— Given exercise —
Carry on the discussion thread about SQL, NoSQL and MongoDB below, starting after its last comment.

— Quoted text —
§

SQL is a query language, a database is usually made up of many different components, one of them usually being a query engine. Look at Impala (https://github.com/cloudera/impala) which decouples itself completely from the storage engine layer, it can query data CSV data, doesn't mean it's a SQL database.


I prefer the (backronym?) Not Only SQL - as it better describes what NOSQL can help with -- as opposed to using only a normalized relational data store.


I laugh at mongodb, but every time I've seen a shootout between Hbase and Cassandra, Cassandra has won.


Could you please elaborate? It totally depends on use case...


(1) I've seen more than one project failure involving mongodb,

(2) Every time I've done a performance/features shootout of mongodb vs. other projects, mongodb doesn't just lose, it comes back with two black eyes.


MongoDB is actually great to use with Hadoop as well. Laugh away...

§

[Collected data]

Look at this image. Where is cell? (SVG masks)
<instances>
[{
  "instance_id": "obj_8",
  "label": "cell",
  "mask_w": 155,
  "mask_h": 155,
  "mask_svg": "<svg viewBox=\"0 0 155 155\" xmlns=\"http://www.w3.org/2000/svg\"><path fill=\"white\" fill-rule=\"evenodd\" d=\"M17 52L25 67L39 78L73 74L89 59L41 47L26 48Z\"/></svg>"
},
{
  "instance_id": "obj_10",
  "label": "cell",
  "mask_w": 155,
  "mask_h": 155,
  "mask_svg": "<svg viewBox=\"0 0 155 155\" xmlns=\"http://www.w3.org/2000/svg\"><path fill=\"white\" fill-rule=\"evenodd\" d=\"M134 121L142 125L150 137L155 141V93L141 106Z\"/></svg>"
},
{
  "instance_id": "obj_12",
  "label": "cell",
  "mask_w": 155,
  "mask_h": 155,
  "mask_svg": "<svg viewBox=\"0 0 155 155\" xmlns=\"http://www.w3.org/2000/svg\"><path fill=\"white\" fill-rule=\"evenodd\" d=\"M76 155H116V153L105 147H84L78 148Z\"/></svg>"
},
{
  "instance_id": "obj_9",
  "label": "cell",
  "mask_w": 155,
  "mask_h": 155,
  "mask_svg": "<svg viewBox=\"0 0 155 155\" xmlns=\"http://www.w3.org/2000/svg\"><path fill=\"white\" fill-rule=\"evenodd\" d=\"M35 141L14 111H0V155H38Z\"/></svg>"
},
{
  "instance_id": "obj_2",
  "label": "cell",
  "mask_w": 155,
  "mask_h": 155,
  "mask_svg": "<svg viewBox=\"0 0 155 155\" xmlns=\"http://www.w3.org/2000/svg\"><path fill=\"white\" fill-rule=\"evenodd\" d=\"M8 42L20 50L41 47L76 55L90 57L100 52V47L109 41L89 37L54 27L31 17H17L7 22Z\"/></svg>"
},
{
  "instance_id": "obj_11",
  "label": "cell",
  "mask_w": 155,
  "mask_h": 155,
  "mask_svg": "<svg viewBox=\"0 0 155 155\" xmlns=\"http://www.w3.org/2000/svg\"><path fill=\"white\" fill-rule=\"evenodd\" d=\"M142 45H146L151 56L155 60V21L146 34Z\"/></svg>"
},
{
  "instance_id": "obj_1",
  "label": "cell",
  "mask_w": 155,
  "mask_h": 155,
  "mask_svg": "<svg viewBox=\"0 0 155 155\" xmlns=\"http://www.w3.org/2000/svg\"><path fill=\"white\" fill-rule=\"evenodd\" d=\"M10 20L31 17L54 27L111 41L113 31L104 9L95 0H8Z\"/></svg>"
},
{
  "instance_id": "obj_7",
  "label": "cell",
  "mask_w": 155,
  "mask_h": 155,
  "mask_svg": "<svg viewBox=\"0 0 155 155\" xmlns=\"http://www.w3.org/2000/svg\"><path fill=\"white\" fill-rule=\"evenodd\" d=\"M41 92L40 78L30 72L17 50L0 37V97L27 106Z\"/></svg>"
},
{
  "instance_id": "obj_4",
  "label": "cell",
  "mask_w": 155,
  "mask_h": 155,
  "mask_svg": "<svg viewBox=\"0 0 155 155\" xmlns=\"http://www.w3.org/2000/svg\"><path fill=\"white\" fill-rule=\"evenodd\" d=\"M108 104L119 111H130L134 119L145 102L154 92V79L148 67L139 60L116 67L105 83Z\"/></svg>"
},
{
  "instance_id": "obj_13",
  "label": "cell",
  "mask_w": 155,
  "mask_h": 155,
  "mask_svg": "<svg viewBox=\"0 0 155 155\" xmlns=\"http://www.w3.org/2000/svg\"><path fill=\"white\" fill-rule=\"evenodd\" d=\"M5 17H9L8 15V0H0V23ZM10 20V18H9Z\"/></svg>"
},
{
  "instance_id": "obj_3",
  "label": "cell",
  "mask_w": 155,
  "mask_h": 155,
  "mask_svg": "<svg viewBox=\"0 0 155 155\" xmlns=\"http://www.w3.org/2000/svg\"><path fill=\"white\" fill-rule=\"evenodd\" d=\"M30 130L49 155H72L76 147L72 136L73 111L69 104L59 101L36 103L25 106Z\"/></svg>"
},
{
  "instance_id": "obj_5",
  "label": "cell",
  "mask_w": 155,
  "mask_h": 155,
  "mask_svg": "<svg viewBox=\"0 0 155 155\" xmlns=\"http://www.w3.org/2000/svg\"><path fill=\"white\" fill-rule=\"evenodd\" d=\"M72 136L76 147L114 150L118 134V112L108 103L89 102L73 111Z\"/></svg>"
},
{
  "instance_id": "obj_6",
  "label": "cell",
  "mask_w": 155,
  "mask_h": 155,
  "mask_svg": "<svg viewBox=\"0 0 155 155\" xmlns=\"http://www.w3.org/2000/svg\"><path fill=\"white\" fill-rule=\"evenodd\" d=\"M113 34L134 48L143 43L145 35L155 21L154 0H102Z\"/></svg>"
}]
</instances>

§

— Expected answer —
Interesting that neither person has anything to do with Apache HBase. Both are in a position to belittle it.


some people even describe hbase as nosql, because its not sql right? unless you use cloudera impala, which is sql, but impala is supposed to kill sql too. in the end no one wins.


> impala is supposed to kill sql too

I'm not sure what you mean by this, Impala is in no no way trying to replace "SQL". Impala is a general purpose distributed query engine that currently translates SQL to a query plan.


I was commenting in the theme of tc-style enterprise tech journalism but thank you for clarifying.


:) sometimes I don't know what to believe on the internet



NoSQL, what's that, is that like Big Data ?


NoSQL is only a stepping stone to NoQuery, it's going to be awesome


Does it matter?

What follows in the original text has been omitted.